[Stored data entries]
+-------+
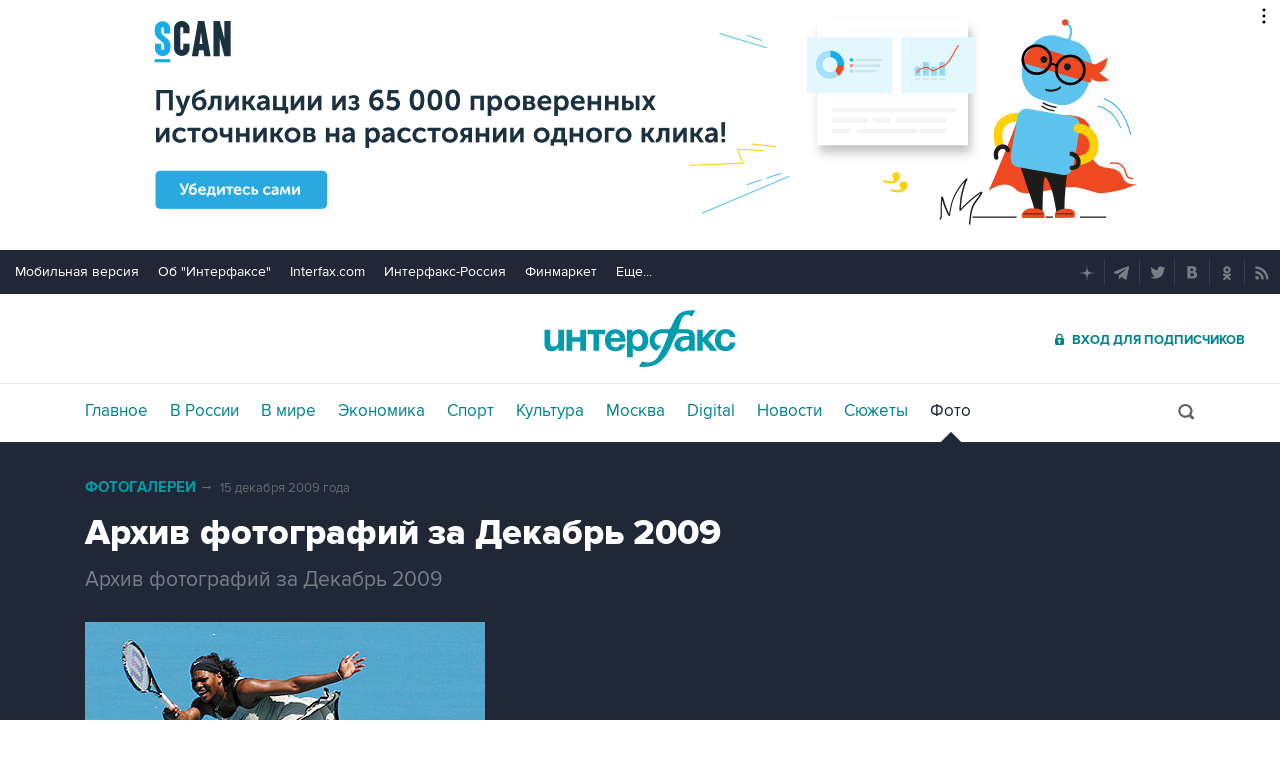

--- FILE ---
content_type: text/html; charset=utf-8
request_url: https://www.interfax.ru/photo/31/?handler=more&order=0&ex=4574&num=2
body_size: 1802
content:



	
<figure data-story="31" data-photo="4653" data-order="1" data-exclude="4574" itemscope itemtype="https://schema.org/ImageObject" class="io-article-body">
	<div class="figureWrap">
		<img src="https://www.interfax.ru/ftproot/photos/PhotoReport/2009_12_30/400sos4.jpg" alt="В результате ДТП в Волгоградской области погибли люди" itemprop="contentUrl" />
		<div class="figureSocWrap figureSocHide"><div class="figureSoc">
			<span>Поделиться: </span>
				<div class="figureSocList" data-type="socialbar" data-title="В результате ДТП в Волгоградской области погибли люди" data-url="https://www.interfax.ru/photo/31/4653">
				<span class="soc__tg" onclick="Social('tg',this)" title="Telegram"></span>
				<span class="soc__vk" onclick="Social('vk',this,true)" title="ВКонтакте"></span>
				<span class="soc__tw" onclick="Social('tw',this,true)" title="Twitter"></span>
				<span class="soc__ok" onclick="Social('ok',this,true)" title="Одноклассники"></span>
				<span class="soc__wa" onclick="Social('wa',this)" title="WhatsApp"></span>
				<span class="soc__vb" onclick="Social('vb',this)" title="Viber"></span>
				<span class="soc__em" onclick="Social('em',this)" title="E-Mail"></span>
			</div>
		</div></div>
		<div class="figureSocOpen" onclick="this.previousElementSibling.classList.remove('figureSocHide')"></div>
	</div>
	<figcaption>
		<div class="desc" itemprop="description">На месте лобового столкновении двух пассажирских автобусов на федеральной трассе Волгоград-Камышин, в результате которого погибли два человека</div>
		<div class="author" itemprop="author">Фото ИТАР-ТАСС</div>
	</figcaption>
	<meta itemprop="name" content="В результате ДТП в Волгоградской области погибли люди" />
	<link itemprop="url" href="https://www.interfax.ru/photo/31/4653" />
	<link itemprop="thumbnail" href="https://www.interfax.ru/aspimg/4653p.png" />
</figure>



<div id="pl432_ban127" data-content="webR"><style>
    .yatag_ban > div >  yatag > yatag  > yatag >  yatag {background-color: #dcd0d0;}
    </style>
    
    <div class="i_mobile_only wr__photo">
    <!--AdFox START-->
    <!--roden-media-->
    <!--Площадка: Interfax / * / *-->
    <!--Тип баннера: 100%х240 середина-->
    <!--Расположение: <верх страницы>-->
    <div id="adfox_preid" data-type="webrwrap" class=" yatag_ban"></div>
    <script>
        window.yaContextCb.push(()=>{
            var bancont = document.querySelector('[id*=_ban127] #adfox_preid'); // контейнер, в который будет добавлен баннер
            var randname = Math.random(); // случайное число
            bancont.setAttribute('id', 'adfox_' + randname);  // установка нового ID контейнеру
            if (bancont != null) {
                   Ya.adfoxCode.createAdaptive({
                    ownerId: 173858,
                    containerId: 'adfox_' + randname, /* новый ID контейнера */
                    params: {
                        p1: 'bzakf',
                        p2: 'etsw',
                        puid1: '',
                        puid2: '',
                        puid3: ''
                    },
                    onRender: function() {  var webRWhite = document.querySelectorAll('.wr__photo');
    webRWhite[webRWhite.length-1].parentElement.setAttribute('style','height:auto; overflow:inherit;'); }
                }, ['phone'], {
                    tabletWidth: 1023,
                    phoneWidth: 760,
                    isAutoReloads: false
                });
            }	
        });   
    </script>
    </div>
    
    
    
    
    <div class="i_desktop_only wr__photo">
    <!--AdFox START-->
    <!--roden-media-->
    <!--Площадка: Interfax / * / *-->
    <!--Тип баннера: 100%х240 середина-->
    <!--Расположение: <верх страницы>-->
    <div id="adfox_preid"  class="yatag_ban" data-type="webrwrap"></div>
    <script>
        window.yaContextCb.push(()=>{
            var bancont = document.querySelector('[id*=_ban127] #adfox_preid'); // контейнер, в который будет добавлен баннер
            var randname = Math.random(); // случайное число
            bancont.setAttribute('id', 'adfox_' + randname);  // установка нового ID контейнеру
            if (bancont != null) {
                   Ya.adfoxCode.createAdaptive({
                    ownerId: 173858,
                    containerId: 'adfox_' + randname, /* новый ID контейнера */
                    params: {
                        p1: 'bsqgf',
                        p2: 'etsw',
                        puid1: '',
                        puid2: '',
                        puid3: ''
                    },
                    onRender: function() {  var webRWhite = document.querySelectorAll('.wr__photo');
    var temp=webRWhite[webRWhite.length-1].parentElement;
    temp.setAttribute('style','height:auto; overflow:inherit;'); 
 if  (temp) { console.log(temp.offsetHeight); setTimeout(function()  { var ban_val=document.querySelector('[id="adfox_'+randname +'"]').offsetHeight; console.log('ban_val=', ban_val); if (  ban_val < 60) {console.log('Баннер под новостью коpоче 60 пикселей'); temp.setAttribute('style','display:none;');}}, 1000);}}
                }, ['desktop', 'tablet'], {
                    tabletWidth: 1023,
                    phoneWidth: 760,
                    isAutoReloads: false
                });
            }	
        });   
    </script>
    </div>
    
</div>




--- FILE ---
content_type: text/html
request_url: https://tns-counter.ru/nc01a**R%3Eundefined*interfax_ru/ru/UTF-8/tmsec=interfax/732185171***
body_size: -73
content:
80F96B136969711FX1768517919:80F96B136969711FX1768517919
+-------+
▶ [Task statement]: All of the records should be set down exactly, minus the pictures they hold.

▶ [Output below]:
--- FILE ---
content_type: text/html; charset=utf-8
request_url: https://www.interfax.ru/photo/31/?handler=more&order=0&ex=4574&num=2
body_size: 1802
content:



	
<figure data-story="31" data-photo="4653" data-order="1" data-exclude="4574" itemscope itemtype="https://schema.org/ImageObject" class="io-article-body">
	<div class="figureWrap">
		<img src="https://www.interfax.ru/ftproot/photos/PhotoReport/2009_12_30/400sos4.jpg" alt="В результате ДТП в Волгоградской области погибли люди" itemprop="contentUrl" />
		<div class="figureSocWrap figureSocHide"><div class="figureSoc">
			<span>Поделиться: </span>
				<div class="figureSocList" data-type="socialbar" data-title="В результате ДТП в Волгоградской области погибли люди" data-url="https://www.interfax.ru/photo/31/4653">
				<span class="soc__tg" onclick="Social('tg',this)" title="Telegram"></span>
				<span class="soc__vk" onclick="Social('vk',this,true)" title="ВКонтакте"></span>
				<span class="soc__tw" onclick="Social('tw',this,true)" title="Twitter"></span>
				<span class="soc__ok" onclick="Social('ok',this,true)" title="Одноклассники"></span>
				<span class="soc__wa" onclick="Social('wa',this)" title="WhatsApp"></span>
				<span class="soc__vb" onclick="Social('vb',this)" title="Viber"></span>
				<span class="soc__em" onclick="Social('em',this)" title="E-Mail"></span>
			</div>
		</div></div>
		<div class="figureSocOpen" onclick="this.previousElementSibling.classList.remove('figureSocHide')"></div>
	</div>
	<figcaption>
		<div class="desc" itemprop="description">На месте лобового столкновении двух пассажирских автобусов на федеральной трассе Волгоград-Камышин, в результате которого погибли два человека</div>
		<div class="author" itemprop="author">Фото ИТАР-ТАСС</div>
	</figcaption>
	<meta itemprop="name" content="В результате ДТП в Волгоградской области погибли люди" />
	<link itemprop="url" href="https://www.interfax.ru/photo/31/4653" />
	<link itemprop="thumbnail" href="https://www.interfax.ru/aspimg/4653p.png" />
</figure>



<div id="pl432_ban127" data-content="webR"><style>
    .yatag_ban > div >  yatag > yatag  > yatag >  yatag {background-color: #dcd0d0;}
    </style>
    
    <div class="i_mobile_only wr__photo">
    <!--AdFox START-->
    <!--roden-media-->
    <!--Площадка: Interfax / * / *-->
    <!--Тип баннера: 100%х240 середина-->
    <!--Расположение: <верх страницы>-->
    <div id="adfox_preid" data-type="webrwrap" class=" yatag_ban"></div>
    <script>
        window.yaContextCb.push(()=>{
            var bancont = document.querySelector('[id*=_ban127] #adfox_preid'); // контейнер, в который будет добавлен баннер
            var randname = Math.random(); // случайное число
            bancont.setAttribute('id', 'adfox_' + randname);  // установка нового ID контейнеру
            if (bancont != null) {
                   Ya.adfoxCode.createAdaptive({
                    ownerId: 173858,
                    containerId: 'adfox_' + randname, /* новый ID контейнера */
                    params: {
                        p1: 'bzakf',
                        p2: 'etsw',
                        puid1: '',
                        puid2: '',
                        puid3: ''
                    },
                    onRender: function() {  var webRWhite = document.querySelectorAll('.wr__photo');
    webRWhite[webRWhite.length-1].parentElement.setAttribute('style','height:auto; overflow:inherit;'); }
                }, ['phone'], {
                    tabletWidth: 1023,
                    phoneWidth: 760,
                    isAutoReloads: false
                });
            }	
        });   
    </script>
    </div>
    
    
    
    
    <div class="i_desktop_only wr__photo">
    <!--AdFox START-->
    <!--roden-media-->
    <!--Площадка: Interfax / * / *-->
    <!--Тип баннера: 100%х240 середина-->
    <!--Расположение: <верх страницы>-->
    <div id="adfox_preid"  class="yatag_ban" data-type="webrwrap"></div>
    <script>
        window.yaContextCb.push(()=>{
            var bancont = document.querySelector('[id*=_ban127] #adfox_preid'); // контейнер, в который будет добавлен баннер
            var randname = Math.random(); // случайное число
            bancont.setAttribute('id', 'adfox_' + randname);  // установка нового ID контейнеру
            if (bancont != null) {
                   Ya.adfoxCode.createAdaptive({
                    ownerId: 173858,
                    containerId: 'adfox_' + randname, /* новый ID контейнера */
                    params: {
                        p1: 'bsqgf',
                        p2: 'etsw',
                        puid1: '',
                        puid2: '',
                        puid3: ''
                    },
                    onRender: function() {  var webRWhite = document.querySelectorAll('.wr__photo');
    var temp=webRWhite[webRWhite.length-1].parentElement;
    temp.setAttribute('style','height:auto; overflow:inherit;'); 
 if  (temp) { console.log(temp.offsetHeight); setTimeout(function()  { var ban_val=document.querySelector('[id="adfox_'+randname +'"]').offsetHeight; console.log('ban_val=', ban_val); if (  ban_val < 60) {console.log('Баннер под новостью коpоче 60 пикселей'); temp.setAttribute('style','display:none;');}}, 1000);}}
                }, ['desktop', 'tablet'], {
                    tabletWidth: 1023,
                    phoneWidth: 760,
                    isAutoReloads: false
                });
            }	
        });   
    </script>
    </div>
    
</div>




--- FILE ---
content_type: text/html
request_url: https://tns-counter.ru/nc01a**R%3Eundefined*interfax_ru/ru/UTF-8/tmsec=interfax/732185171***
body_size: -73
content:
80F96B136969711FX1768517919:80F96B136969711FX1768517919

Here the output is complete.